Standing on the platform, I hear the screeching of metal before I see lights growing brighter as the train rolls closer. A gust of wind accompanies the rumbling floor, blowing off hats and scaring people behind the yellow line. Crowds estimate with precision where the doors will open, for routine is a part of life. We part like the red sea, allowing passengers to disembark. We must hurry aboard before a ding-dong signals the sea coming to swallow us up and rush us away.
Amid the tossing and turning of an unstable car, I can hear snippets of conversations: co-workers discussing their day, parents screaming at their children in foreign languages, teenagers sharing the latest gossip while fruitlessly attempting to get a cellphone signal. Black wires serve as my modern necklace, connecting my ears to my hands. The pumping bass tunes out those awkward sexual history conversations from people who have yet to learn about subway etiquette.
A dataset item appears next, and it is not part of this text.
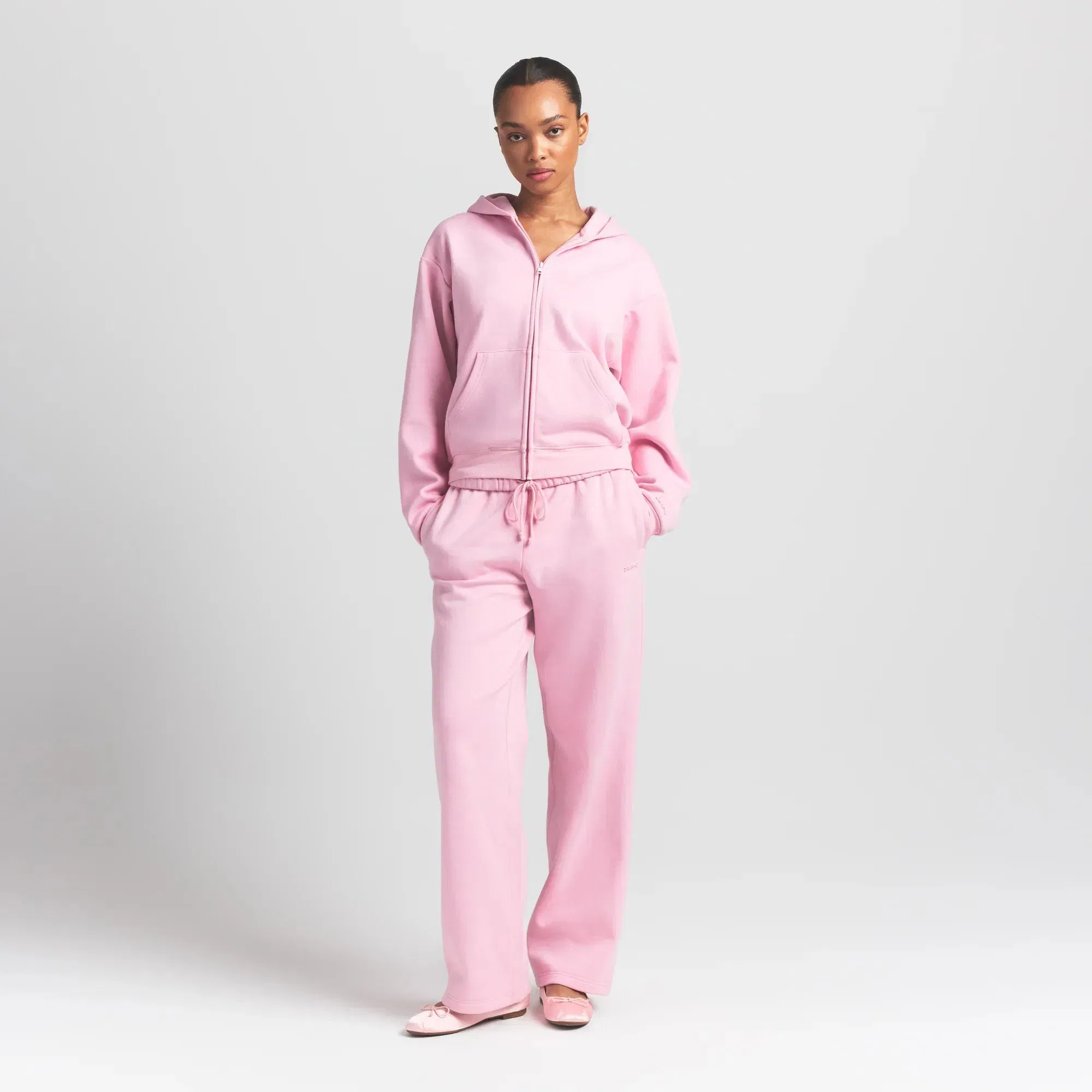 Cotton Fleece Classic Zip Up Hoodie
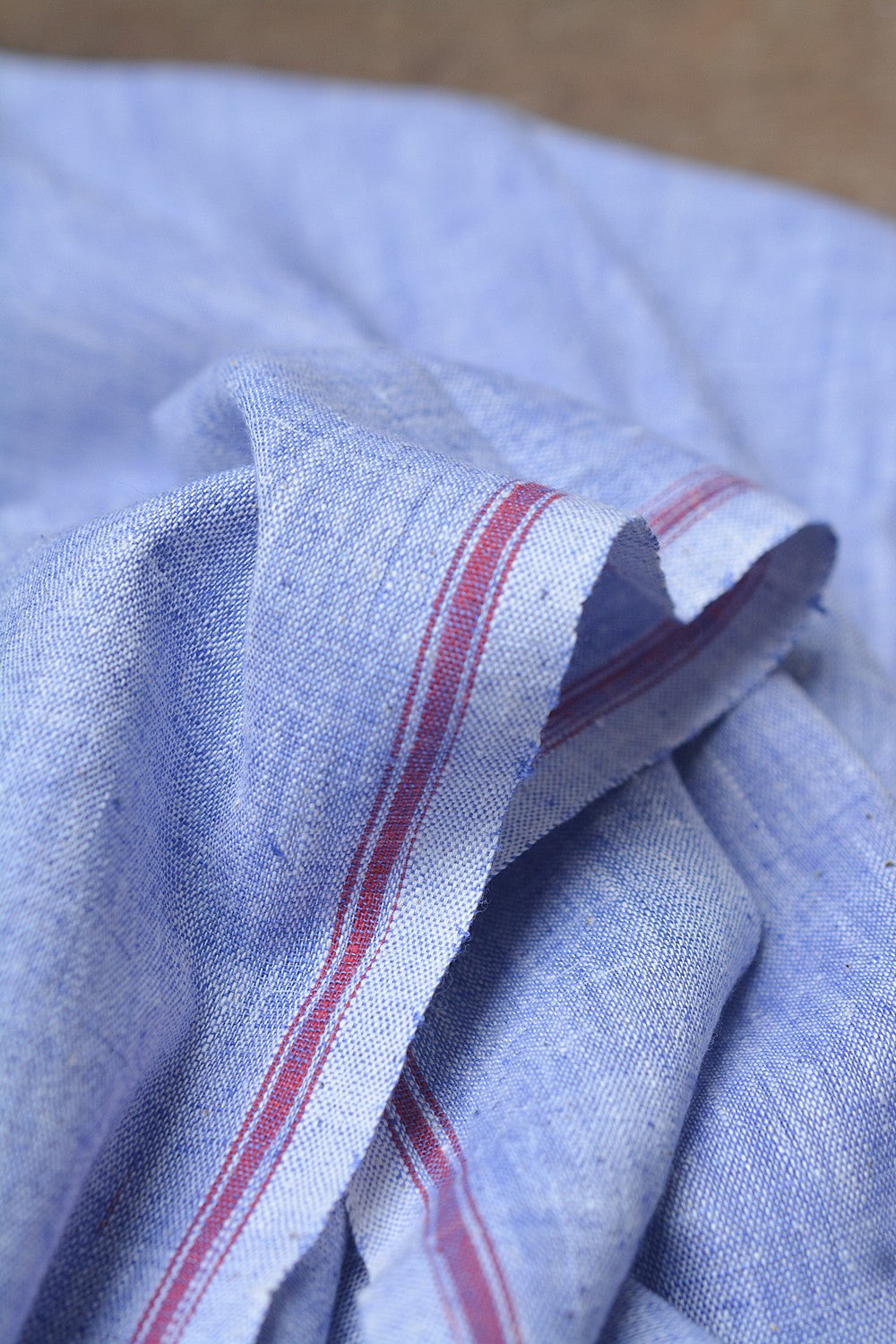 Khadi Lungi - Blue Chambray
I hold on for dear life as we twist and turn. My feet are planted solidly on the ground, shifting slightly with every tiny change. After months of a twice daily commute, all the quirks of my travel are known to me like the back of my hand: where to walk and to sit, where to enter and to exit. On the subway I can observe, ignore, converse or be silent. The familiarity yet newness of these trips bring me comfort.
The low voice of a woman reminds me that my trip is ending and once this metal boat stops rolling, I must disembark once more.